I was two months into a new job and had decided from week one to get the ball rolling with my first pension. On my desk was a rather meaty looking welcome pack. I made a cup of tea and settled myself down to half an hour of pension administration. This was, after all, security for my future. But less than one minute into my orderly affairs, I spotted something slightly horrifying…
Pension due date – 2045.
The next 34 years flashed before my eyes – all mapped out in the same office, with the same bad posture, and the same foil wrapped lunch. I opened my desk drawer and slipped the offending article inside, out of sight.
At lunch, I took myself off to a coffee shop to think about my situation over a latte and chocolate brownie…
…I have a plan. A life plan, I suppose you could call it – a mix of realistic goals, healthy challenges and hopeful dreams. Set a date for our wedding. Finish distance-learning course – a possible change of career at the end of it. Buy our first flat – savings growing slowly but surely. So why did that date unnerve me so much? 2045. Somehow futuristic like another time entirely. I even did the ‘my life over again, plus four’ thing.
But I knew it wasn’t so very far away. Not so much where I could afford complacency. ‘Live for the moment’ – advice we often hear from grandparents or the ill of health. Sound advice it would therefore seem. But if we do live forever in the moment, then surely life is just a continuous moment, in which the notion of past and future are void. So what then, does the future matter? And the word pension doesn’t exactly incite enthusiasm for later life when all I think of is a watery-eyed old man collecting his pension, fumbling with his pennies in a leather purse.

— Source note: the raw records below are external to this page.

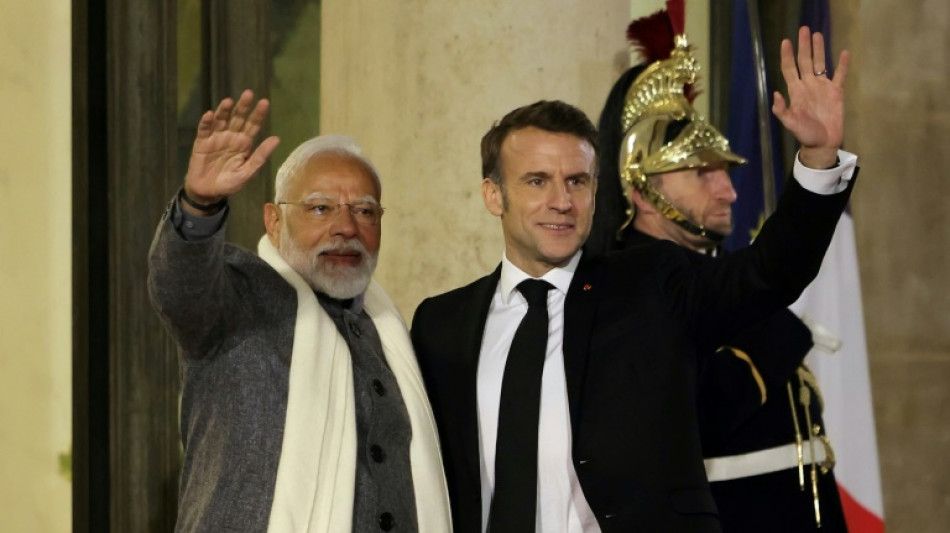 EEUU pide desconfiar de los "reg&iacute;menes autoritarios" en la cumbre sobre la IA de Par&iacute;s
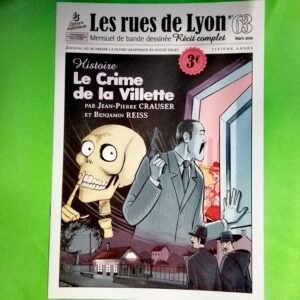 crime de la villette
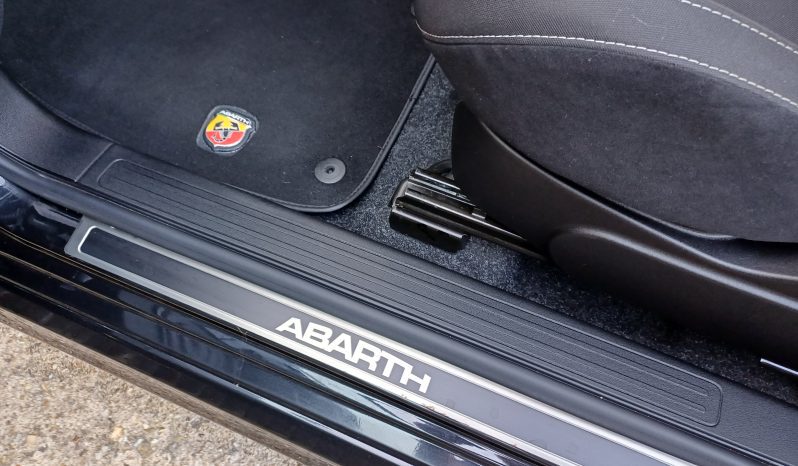 ABARTH 595 1.4 T-Jet 140 Trofeo 3dr full
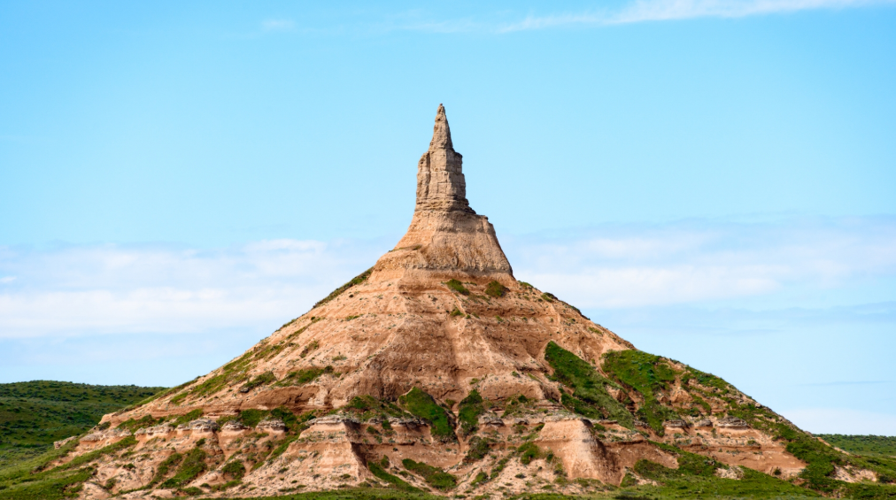 Chimney Rock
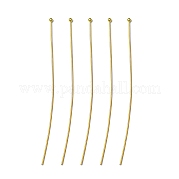 Контакты латунь шаровой головкой RP0.6x70mm-G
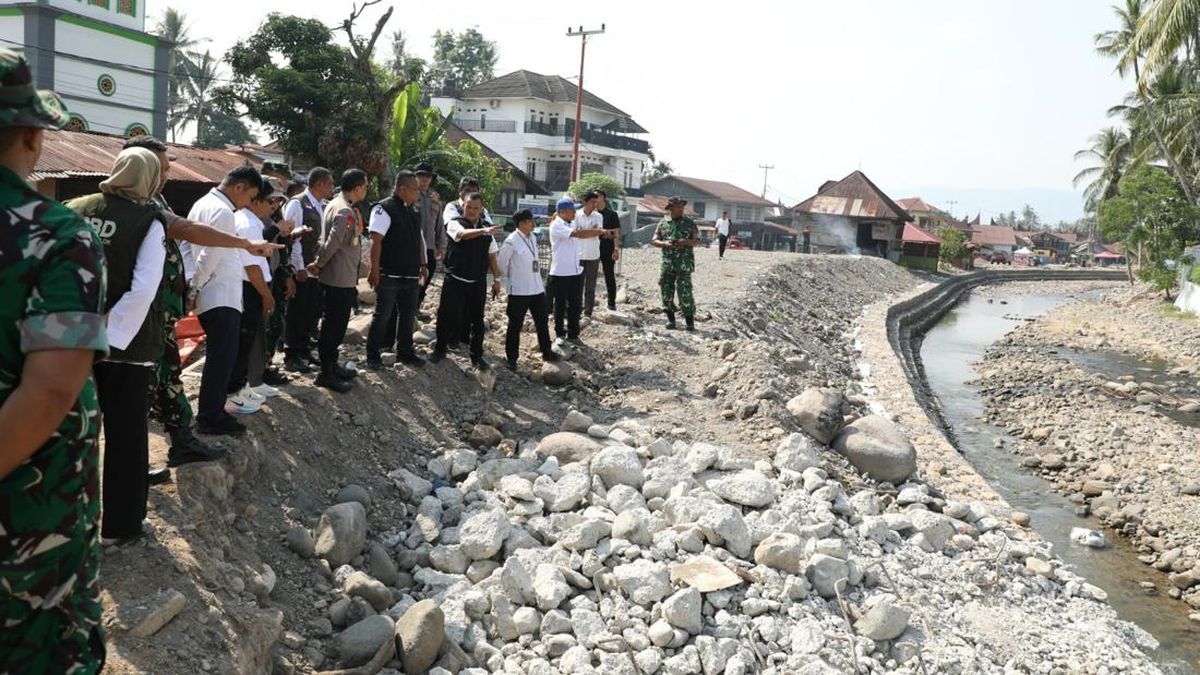 Satgas PRR Kawal Realisasi Tambahan TKD Rp144,67 Miliar di Solok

The next 34 years flashed before my eyes – all mapped out in the same office, with the same bad posture, and the same foil wrapped lunch.
But I appreciate, in the day and age we live in, 65 is no longer considered old. ‘You are only as old as you feel’ could not be truer. The image of me with grey hair and more lines and less playful fashions does not especially concern me. I plan on growing old with grace and style.

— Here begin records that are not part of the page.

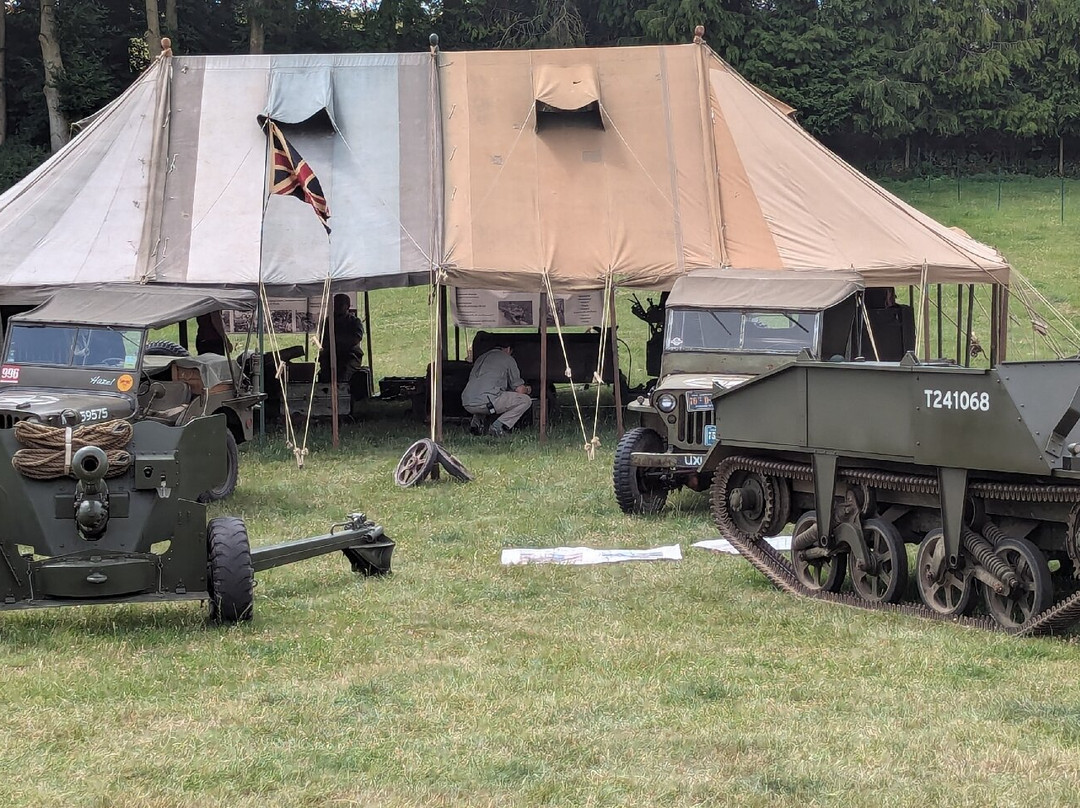 Chalke History Festival-Broad Chalke必去景点
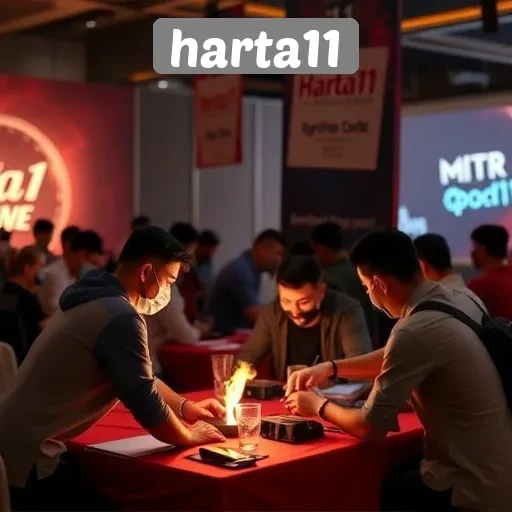 Dampak Harta11 pada Industri Game Lokal di Indonesia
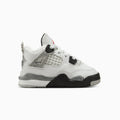 Jordan 4 Retro OG 'White Cement' para bebés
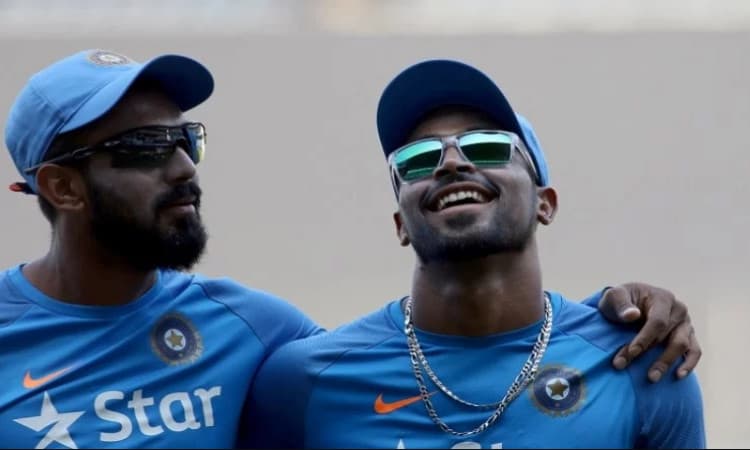 Hardik-Pandya & KL Rahul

No, it wasn’t a vanity thing. It was the idea that, come 2045, all the currently unknown in my life would be revealed. Children. Grandchildren. The flat bought, sold, upgraded to a small house out of town. A photo on the wall of two fresh-faced thirty something’s on their wedding day. At the moment, all just guess work. In 2045, the ‘big stuff’ decided. It was overwhelming to picture my life so moved on. A beautiful picture in so many ways, but also the product of so much yet to achieve.

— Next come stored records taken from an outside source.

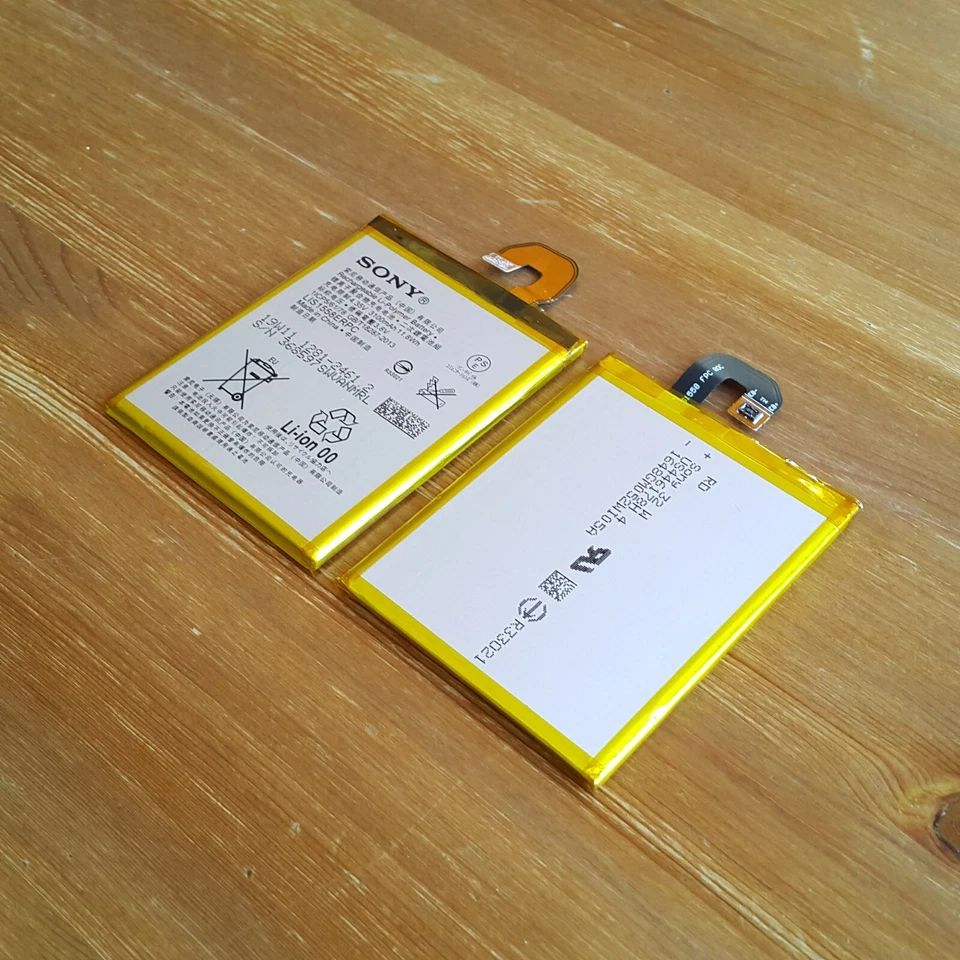 Batería GENUINA SONY Xperia Z3 LIS1558ERPC 3100mAh - Vendedor local ¡Envío gratuito! Foto 3 de 4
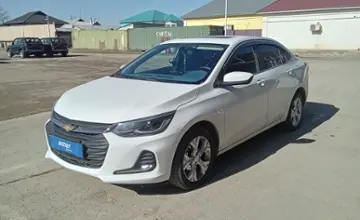 Chevrolet Onix 2025 года за 6 500 000 тг. в Кызылорда фото 1
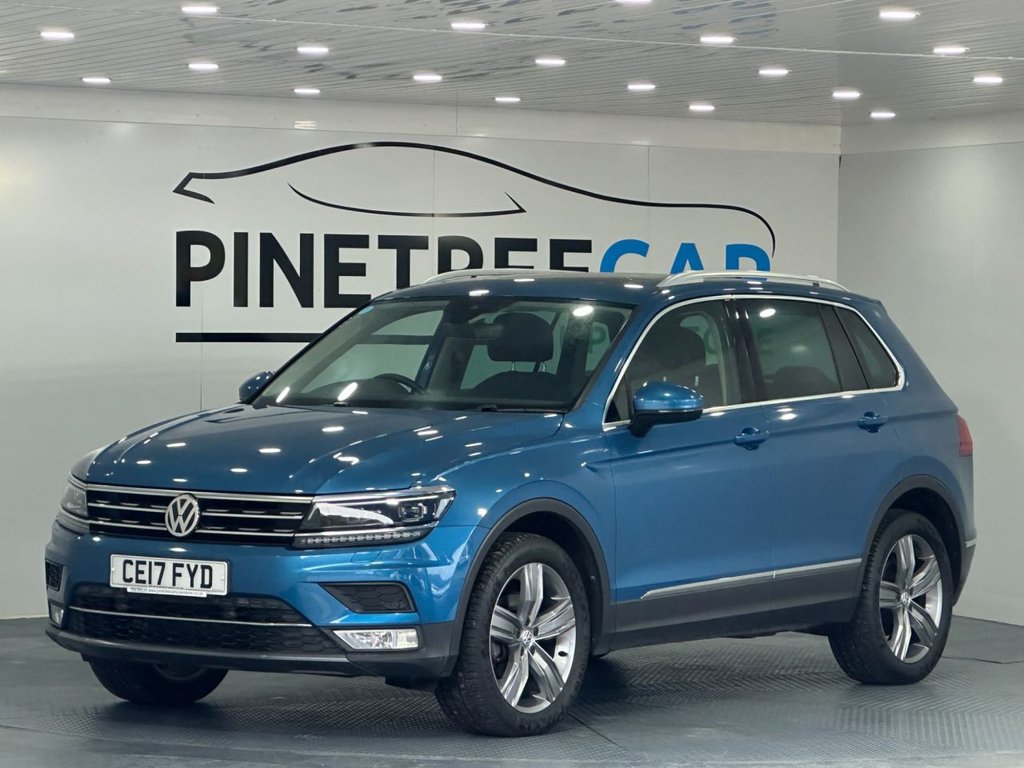 Used Volkswagen Tiguan 2017 for sale - 76148226: Photo 3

But even if I do embrace the moment, the future is simply a moment not yet happened. I can't ignore it. And why would I? The future is exciting. Whether it’s a night out with friends this coming Friday or retiring to rural France years down the line. And if the word pension is a lonely figure in the street then retirement is a sun tanned chap in pastel shades. So if a pension makes the golden years even more golden, then what harm can it do?
And so I signed my name in the box, and got myself a piece of the future. In the mean time, I can concentrate on living my life, right now.